W HEN CITING A SUM M ARY ORDER IN A DOCUM ENT FILED W ITH THIS COURT, A PARTY
M UST CITE EITHER THE FEDERAL APPENDIX OR AN ELECTRONIC DATABASE (W ITH THE
NOTATION “SUM M ARY ORDER”). A PARTY CITING A SUM M ARY ORDER M UST SERVE A COPY
OF IT ON ANY PARTY NOT REPRESENTED BY COUNSEL.

        At a stated Term of the United States Court of Appeals for the Second Circuit, held at the
Daniel Patrick Moynihan United States Courthouse, 500 Pearl Street, in the City of New York,
on the 29th day of January, two thousand and ten.

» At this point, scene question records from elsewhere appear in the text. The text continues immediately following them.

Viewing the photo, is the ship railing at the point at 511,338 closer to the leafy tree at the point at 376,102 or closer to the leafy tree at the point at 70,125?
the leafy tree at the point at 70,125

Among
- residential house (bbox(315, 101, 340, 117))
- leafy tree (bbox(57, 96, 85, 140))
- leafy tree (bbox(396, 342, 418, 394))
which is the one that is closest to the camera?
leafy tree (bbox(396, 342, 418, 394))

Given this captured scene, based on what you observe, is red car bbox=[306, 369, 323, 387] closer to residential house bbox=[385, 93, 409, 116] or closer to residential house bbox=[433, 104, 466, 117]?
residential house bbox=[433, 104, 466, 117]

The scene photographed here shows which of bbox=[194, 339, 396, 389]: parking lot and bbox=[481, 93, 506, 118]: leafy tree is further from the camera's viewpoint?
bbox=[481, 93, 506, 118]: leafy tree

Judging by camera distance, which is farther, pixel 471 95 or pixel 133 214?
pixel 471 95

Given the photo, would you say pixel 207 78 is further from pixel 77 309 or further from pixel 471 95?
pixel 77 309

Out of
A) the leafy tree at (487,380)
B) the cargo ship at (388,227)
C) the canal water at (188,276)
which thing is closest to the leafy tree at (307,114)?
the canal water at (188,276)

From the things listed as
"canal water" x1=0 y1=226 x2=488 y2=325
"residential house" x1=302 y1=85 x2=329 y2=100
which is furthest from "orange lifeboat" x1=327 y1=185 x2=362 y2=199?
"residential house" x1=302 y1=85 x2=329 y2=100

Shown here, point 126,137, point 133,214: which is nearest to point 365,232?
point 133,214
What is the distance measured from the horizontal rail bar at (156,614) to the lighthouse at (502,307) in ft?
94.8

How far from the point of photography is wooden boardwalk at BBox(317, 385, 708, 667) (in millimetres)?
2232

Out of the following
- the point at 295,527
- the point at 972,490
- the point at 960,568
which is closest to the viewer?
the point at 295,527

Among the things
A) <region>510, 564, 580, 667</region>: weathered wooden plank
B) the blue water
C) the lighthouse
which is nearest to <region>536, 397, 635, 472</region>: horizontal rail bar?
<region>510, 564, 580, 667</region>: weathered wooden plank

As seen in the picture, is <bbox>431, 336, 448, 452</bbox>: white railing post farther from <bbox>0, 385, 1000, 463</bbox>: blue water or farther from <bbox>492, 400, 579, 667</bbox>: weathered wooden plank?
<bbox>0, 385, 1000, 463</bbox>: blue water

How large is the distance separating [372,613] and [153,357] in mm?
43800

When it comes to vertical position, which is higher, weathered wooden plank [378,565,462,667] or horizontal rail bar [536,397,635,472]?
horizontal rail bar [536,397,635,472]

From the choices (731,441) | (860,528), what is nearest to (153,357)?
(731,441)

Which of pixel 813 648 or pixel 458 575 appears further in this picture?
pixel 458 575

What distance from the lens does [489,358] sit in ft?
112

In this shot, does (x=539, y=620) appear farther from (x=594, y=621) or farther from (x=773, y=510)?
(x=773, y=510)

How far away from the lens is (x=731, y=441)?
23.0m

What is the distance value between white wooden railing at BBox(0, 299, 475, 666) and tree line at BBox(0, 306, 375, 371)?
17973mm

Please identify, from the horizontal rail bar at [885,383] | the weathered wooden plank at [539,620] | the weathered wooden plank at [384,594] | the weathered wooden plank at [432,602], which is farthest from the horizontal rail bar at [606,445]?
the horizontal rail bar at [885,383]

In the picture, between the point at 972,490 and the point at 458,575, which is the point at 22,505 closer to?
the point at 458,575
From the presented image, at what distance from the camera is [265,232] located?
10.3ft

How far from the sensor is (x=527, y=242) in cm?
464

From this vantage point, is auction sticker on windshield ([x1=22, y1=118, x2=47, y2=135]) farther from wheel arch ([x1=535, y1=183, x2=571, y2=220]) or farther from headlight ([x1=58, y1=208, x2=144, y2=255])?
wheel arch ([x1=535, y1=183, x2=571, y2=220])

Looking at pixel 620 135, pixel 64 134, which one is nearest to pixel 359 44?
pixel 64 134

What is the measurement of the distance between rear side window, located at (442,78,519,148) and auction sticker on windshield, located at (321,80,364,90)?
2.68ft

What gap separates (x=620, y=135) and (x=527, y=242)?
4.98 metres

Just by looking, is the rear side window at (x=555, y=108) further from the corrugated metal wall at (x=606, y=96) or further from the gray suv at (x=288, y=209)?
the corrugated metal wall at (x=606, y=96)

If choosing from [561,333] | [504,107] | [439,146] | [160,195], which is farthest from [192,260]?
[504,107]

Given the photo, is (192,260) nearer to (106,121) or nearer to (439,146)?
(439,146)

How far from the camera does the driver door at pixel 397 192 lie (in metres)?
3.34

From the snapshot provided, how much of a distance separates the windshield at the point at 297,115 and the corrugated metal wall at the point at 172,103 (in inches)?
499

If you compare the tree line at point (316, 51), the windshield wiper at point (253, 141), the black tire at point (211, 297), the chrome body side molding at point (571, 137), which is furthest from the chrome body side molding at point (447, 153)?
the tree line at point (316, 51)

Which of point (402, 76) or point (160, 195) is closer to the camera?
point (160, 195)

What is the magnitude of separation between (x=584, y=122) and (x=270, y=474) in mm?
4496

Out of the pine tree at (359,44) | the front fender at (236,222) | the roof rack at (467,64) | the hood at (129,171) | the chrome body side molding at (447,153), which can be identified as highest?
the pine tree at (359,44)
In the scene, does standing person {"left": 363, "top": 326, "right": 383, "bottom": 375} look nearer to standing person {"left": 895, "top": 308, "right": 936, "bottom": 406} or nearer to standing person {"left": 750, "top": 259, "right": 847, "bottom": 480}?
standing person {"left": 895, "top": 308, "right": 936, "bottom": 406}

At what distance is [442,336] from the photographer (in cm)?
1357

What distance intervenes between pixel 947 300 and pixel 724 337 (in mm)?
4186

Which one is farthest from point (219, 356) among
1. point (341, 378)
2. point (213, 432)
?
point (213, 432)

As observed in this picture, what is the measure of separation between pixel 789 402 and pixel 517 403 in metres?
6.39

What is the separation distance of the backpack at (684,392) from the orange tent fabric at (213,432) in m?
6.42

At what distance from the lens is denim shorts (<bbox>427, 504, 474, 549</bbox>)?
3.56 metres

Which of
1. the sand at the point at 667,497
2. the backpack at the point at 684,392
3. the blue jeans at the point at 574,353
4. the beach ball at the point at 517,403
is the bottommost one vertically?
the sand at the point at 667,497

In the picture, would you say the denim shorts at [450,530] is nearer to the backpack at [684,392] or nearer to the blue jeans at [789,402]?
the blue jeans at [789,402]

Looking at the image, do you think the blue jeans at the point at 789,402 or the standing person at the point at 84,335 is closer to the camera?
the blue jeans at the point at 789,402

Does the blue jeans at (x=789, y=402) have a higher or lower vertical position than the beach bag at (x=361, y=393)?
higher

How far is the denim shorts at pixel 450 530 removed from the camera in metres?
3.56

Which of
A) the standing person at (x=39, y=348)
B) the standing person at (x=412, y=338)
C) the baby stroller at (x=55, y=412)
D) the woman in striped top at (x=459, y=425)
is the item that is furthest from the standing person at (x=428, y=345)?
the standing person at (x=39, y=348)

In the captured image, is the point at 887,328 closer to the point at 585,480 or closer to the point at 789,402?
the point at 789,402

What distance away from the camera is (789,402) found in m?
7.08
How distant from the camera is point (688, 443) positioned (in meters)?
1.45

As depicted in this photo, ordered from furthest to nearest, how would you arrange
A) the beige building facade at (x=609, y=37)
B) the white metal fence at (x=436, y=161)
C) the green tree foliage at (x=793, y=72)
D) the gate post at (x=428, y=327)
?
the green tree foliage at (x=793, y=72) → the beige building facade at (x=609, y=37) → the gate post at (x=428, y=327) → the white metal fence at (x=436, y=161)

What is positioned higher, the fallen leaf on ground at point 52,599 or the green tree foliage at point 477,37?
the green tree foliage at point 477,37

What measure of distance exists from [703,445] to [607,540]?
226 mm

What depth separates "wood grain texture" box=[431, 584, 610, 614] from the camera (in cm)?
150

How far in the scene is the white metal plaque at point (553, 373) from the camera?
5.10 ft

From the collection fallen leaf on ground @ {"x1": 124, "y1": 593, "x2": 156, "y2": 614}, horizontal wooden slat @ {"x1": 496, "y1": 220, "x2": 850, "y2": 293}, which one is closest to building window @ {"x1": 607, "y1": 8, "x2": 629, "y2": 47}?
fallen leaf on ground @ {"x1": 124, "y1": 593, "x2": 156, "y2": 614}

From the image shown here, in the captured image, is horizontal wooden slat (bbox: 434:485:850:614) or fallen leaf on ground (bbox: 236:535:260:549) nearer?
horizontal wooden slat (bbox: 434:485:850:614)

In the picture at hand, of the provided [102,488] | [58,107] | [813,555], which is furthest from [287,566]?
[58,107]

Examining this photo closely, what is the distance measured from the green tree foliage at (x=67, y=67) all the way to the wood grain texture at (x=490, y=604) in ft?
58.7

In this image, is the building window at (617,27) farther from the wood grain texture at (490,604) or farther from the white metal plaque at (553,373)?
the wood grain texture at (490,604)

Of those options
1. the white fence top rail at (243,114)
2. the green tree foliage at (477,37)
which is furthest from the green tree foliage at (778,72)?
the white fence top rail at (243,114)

Present:          RALPH K. WINTER,
                  JOHN M. WALKER, JR.,
                  ROSEMARY S. POOLER,
                             Circuit Judges.

_____________________________________________________

RODWELL ARLIE ANTHONY POOLE,

                                                             Petitioner,

                          -v-                                        (08-4862-ag)

ERIC H. HOLDER, JR., ATTORNEY GENERAL,1

                                                             Respondent.

Appearing for Petitioner:       Jennifer Oltarsh, Oltarsh & Associates, P.C., New York, NY

Appearing for Respondent:       Jem Sponzo, Office of Immigration Litigation, United States
                                Department of Justice, Washington D.C.

       Petition for review of an order of the Board of Immigration Appeals (“BIA”).

       1
         Eric H. Holder, Jr., is automatically substituted as the respondent in this case pursuant
to Federal Rule of Appellate Procedure 43(c)(2).
     ON CONSIDERATION WHEREOF, IT IS HEREBY ORDERED, ADJUDGED,
AND DECREED that the petition for review is DENIED.

       Petitioner Rodwell Poole (“petitioner” or “Poole”) files this petition for review of a
September 16, 2008 decision and order of the Board of Immigration Appeals (“BIA”) that
dismissed his claim of derivative United States citizenship. The BIA issued its decision and
order on remand from the Second Circuit, which previously found Poole’s petition for review
time-barred except with respect to his claim of derivative citizenship. See Poole v. Mukasey,
522 F.3d 259 (2d Cir. 2008).

        Petitioner argues that the BIA incorrectly held that it does not have the power to grant
derivative citizenship nunc pro tunc. Even assuming arguendo that the BIA does have this power,
however, petitioner has presented no evidence that the delay in processing his mother’s
naturalization application was “untoward” or that his mother took any action to expedite the
application in light of petitioner’s age. See also Calix-Chavarria v. Att’y General, 182 Fed.
Appx. 72, 76 (3d Cir. 2006) (noting circumstances in which it might be appropriate to grant
derivative citizenship nunc pro tunc).2 We therefore DENY the petition for review. The
previously granted stay of deportation is VACATED.

                                                     FOR THE COURT:
                                                     Catherine O’Hagan Wolfe, Clerk

       2
          The government has presented a naturalization application that purports to establish that
petitioner’s mother applied for naturalization after petitioner’s eighteenth birthday, making him
ineligible for derivative citizenship even were the BIA to possess nunc pro tunc power to grant it.
As the naturalization application is not in the administrative record, we do not consider it. See 8
U.S.C. § 1252(b)(4)(A) (“[T]he court of appeals shall decide the petition only on the
administrative record on which the order of removal is based.”).